• [Extrait du texte]:
- - - - -
Le Mali est sous la pression de la Communauté économiques des États de l’Afrique de l’Ouest (CEDEAO) depuis le coup du 18 Août dernier. Hier, lundi 7 septembre, s’est tenu à Niamey le sommet attendu au Mali des chefs d’État de la CEDEAO. L’ultimatum donné par l’organisation semble en déphasage avec les inquiétudes des Maliens.

Avec l’organisation des concertations nationales sur la transition, la libération de l’ancien président Ibrahim Boubacar Keita et la rédaction en cours d’une charte de la transition, les Maliens espéraient moins de pression internationale et une levée des sanctions. À Niamey, au contraire, les chefs d’État ont décidé d’accentuer la pression en donnant huit jours à la junte au pouvoir au Mali pour nommer un président et un premier ministre civils pour diriger la transition. 

L’un des risques directes du maintien des sanctions est la « radicalisation » encore plus affirmée de la position d’une grande partie des populations maliennes contre la CEDEAO. Ce qui pourrait aussi faire changer de posture la junte au pouvoir dans ses échanges avec l’organisation. Aussi, se posent plusieurs questions. La première est celle de la légitimité d’un ultimatum. Largement populaire, l’intervention des Forces armées maliennes (FAMa) vise d’abord à garantir la sécurité d’un territoire et de ses habitants. 

En la matière, les Maliens accordent plus de crédit à une de leurs institutions qu’à une union régionale à vocation économique. La seconde concerne la faisabilité et le bien-fondé de recommandations ignorant les spécificités d’un pays et de sa société. Ni la précipitation, ni la lecture obtuse de principes ne seront de nature à rasséréner les esprits d’une opinion publique médusée – au Mali comme dans d’autres pays de la CEDEAO.

Incompréhension et tensions

Le Mali a-t-il la volonté de répondre aux exigences exprimées hier par la CEDEAO ? Les consultations du week-end dernier ont montré, en partie, que beaucoup de Maliens tiennent à ce que la présidence de la transition soit dirigée par un militaire actif ou à la retraite. La volonté d’avoir un président de transition militaire a été réaffirmée dans un contexte où la CEDEAO demande explicitement un civil. De plus, l’organisation sous-régionale demande également un premier ministre civil. 

Cette approche risque fortement d’accentuer l’incompréhension et les tensions entre une grande partie des populations maliennes et la CEDEAO. Dans les rues et les « grins » de Bamako, on constate rapidement ce début de radicalisation contre la CEDEAO avec la menace que le Mali se retire de l’organisation. Il y a quelques jours, cette position connaissait encore des opposants « nuancés ». Mais, depuis quelques jours, elle est reprise par des intellectuels et des hommes politiques sur les chaines de télévision et sur les réseaux sociaux. 

Alors, vraisemblablement, entre une partie des populations maliennes et la CEDEAO, quelque chose s’est cassé. Et l’intransigeance de la CEDEAO sur le statut « militaire » ou « civil » du président et du premier ministre de la transition risque fortement de paraitre comme une énième forme de pression et d’’ingérence.
- - - - -
• [Liste fournie]:
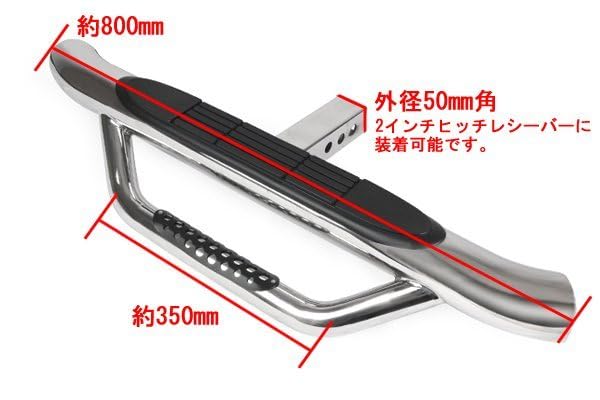 Amazon.co.jp: ヒッチステップ 2段式 クローム 2インチ G191 : 車＆バイク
- - - - -
• [Consigne]:
Répondez à ces questions à l'aide du texte sur le Mali et la CEDEAO :
(a) Où et quel jour s'est tenu le sommet des chefs d'État de la CEDEAO ?
(b) Combien de jours la junte a-t-elle reçus, et pour nommer qui ?
(c) D'après les consultations du week-end, par qui beaucoup de Maliens veulent-ils voir dirigée la présidence de la transition ?

• [Corrigé]:
(a) À Niamey, le lundi 7 septembre.
(b) Huit jours, pour nommer un président et un premier ministre civils chargés de diriger la transition.
(c) Par un militaire actif ou à la retraite.